Da allora, da quella prima proiezione nei sotterranei del Ministero dell’Informazione, i film sono stati riprodotti in centinaia di copie, visti e amati da milioni di persone. E la donna che li interpretava è diventata un mito. Charlize Theron era l’unico elemento comune a quelle pellicole. Gli esperti di cinema dedussero un mondo intero, da quei venti film.

Ricostruirono anche la probabile carriera dell’attrice, dall’esordio in Two days in the valley a quello

che stando all’anno scritto in numeri romani in fondo alla pellicola era un film del 2008, Until I Find You, una bizzarra storia di amore e tatuaggi tratta dal romanzo di un tale John Irving, un americano

che oggi dovrebbe avere sei anni…

Charlize era di una bellezza ultraterrena, non c’è altro modo di definirla. Entrò nelle nostre vite con la forza d’impatto di un asteroide deviato dalla sua rotta. Cambiò la storia del mondo. O meglio, la cambiò il biglietto contenuto nella Scatola del Tempo. Diceva che Charlize era nata… sarebbe nata… a Benoni, in Sudafrica, il 7 agosto 1975, da genitori di origine tedesca e francese.

1975. Incredibile, a pensarci: in Sudafrica… Nel nostro mondo l’Africa era già allora un continente deserto, devastato dalle epidemie create in laboratorio dai nazisti: Ebola 1 e 2, Marburg, Tannhauser… Il Sudafrica è silenzioso come la luna.

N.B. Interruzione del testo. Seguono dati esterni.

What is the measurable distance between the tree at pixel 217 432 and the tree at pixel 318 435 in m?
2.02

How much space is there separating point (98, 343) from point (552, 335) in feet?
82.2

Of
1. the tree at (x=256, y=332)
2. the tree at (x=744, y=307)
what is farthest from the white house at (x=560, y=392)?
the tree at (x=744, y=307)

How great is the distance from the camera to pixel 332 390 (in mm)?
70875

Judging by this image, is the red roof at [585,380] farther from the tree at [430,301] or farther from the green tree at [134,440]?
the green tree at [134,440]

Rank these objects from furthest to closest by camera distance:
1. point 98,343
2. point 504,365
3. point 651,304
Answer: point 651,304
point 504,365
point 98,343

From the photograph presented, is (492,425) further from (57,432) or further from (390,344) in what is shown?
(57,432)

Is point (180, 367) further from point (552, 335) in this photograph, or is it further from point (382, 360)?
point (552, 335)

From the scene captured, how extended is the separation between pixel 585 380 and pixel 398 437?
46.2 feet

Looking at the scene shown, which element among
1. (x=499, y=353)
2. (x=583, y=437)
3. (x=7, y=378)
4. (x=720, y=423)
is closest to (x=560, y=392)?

Niente Charlize, nel nostro mondo. La magia dei suoi occhi spenta per sempre, prima ancora di nascere, dalla follia razzista del Terzo, e poi del Quarto Reich…

E’ strano, il mondo futuro che conosciamo da quelle venti pellicole.

Non sappiamo neppure fino a che punto le loro immagini rappresentino la realtà, o siano solo fantasia. Ma la bellezza di Charlize attraversa quel mondo, reale o immaginario che sia, e ne nobilita anche le stranezze, le assurdità. Un giorno quel mondo sarà nostro, o perlomeno un mondo che gli assomiglia. Lei non ci sarà, ma rimarrà nei nostri cuori. La sua immagine ha difeso la nostra causa sui manifesti dell’Esercito e della Marina, è stata portata dai nostri ragazzi in ogni angolo del globo. E’ diventata il simbolo di ciò per cui lottiamo. Ricordiamo tutti il giorno in cui un Clement Attlee diverso da quello che conoscevamo pronunciò il suo discorso sul sudore, le lacrime e il sangue che ci sarebbero voluti per vincere la guerra. Fu il giorno dopo il bombardamento nucleare di New York, il giorno dopo la distruzione delle due torri, l’Empire State Building e il Chrysler Building.

E sei giorni dopo l’arrivo della Scatola del Tempo. Mi chiedo se dietro le parole del nostro Primo Ministro, dietro il suo ritrovato coraggio non ci fosse il sorriso solare di Charlize. Oggi le sirene che sentite suonano per lei. Per il nostro futuro senza di lei, ma in cui lei vivrà per sempre.

Aprite le finestre! Sentite le sirene. Sentitele… Qui Eric Blair, BBC Radio News, da Londra, sei giugno 1948, Victory Day”.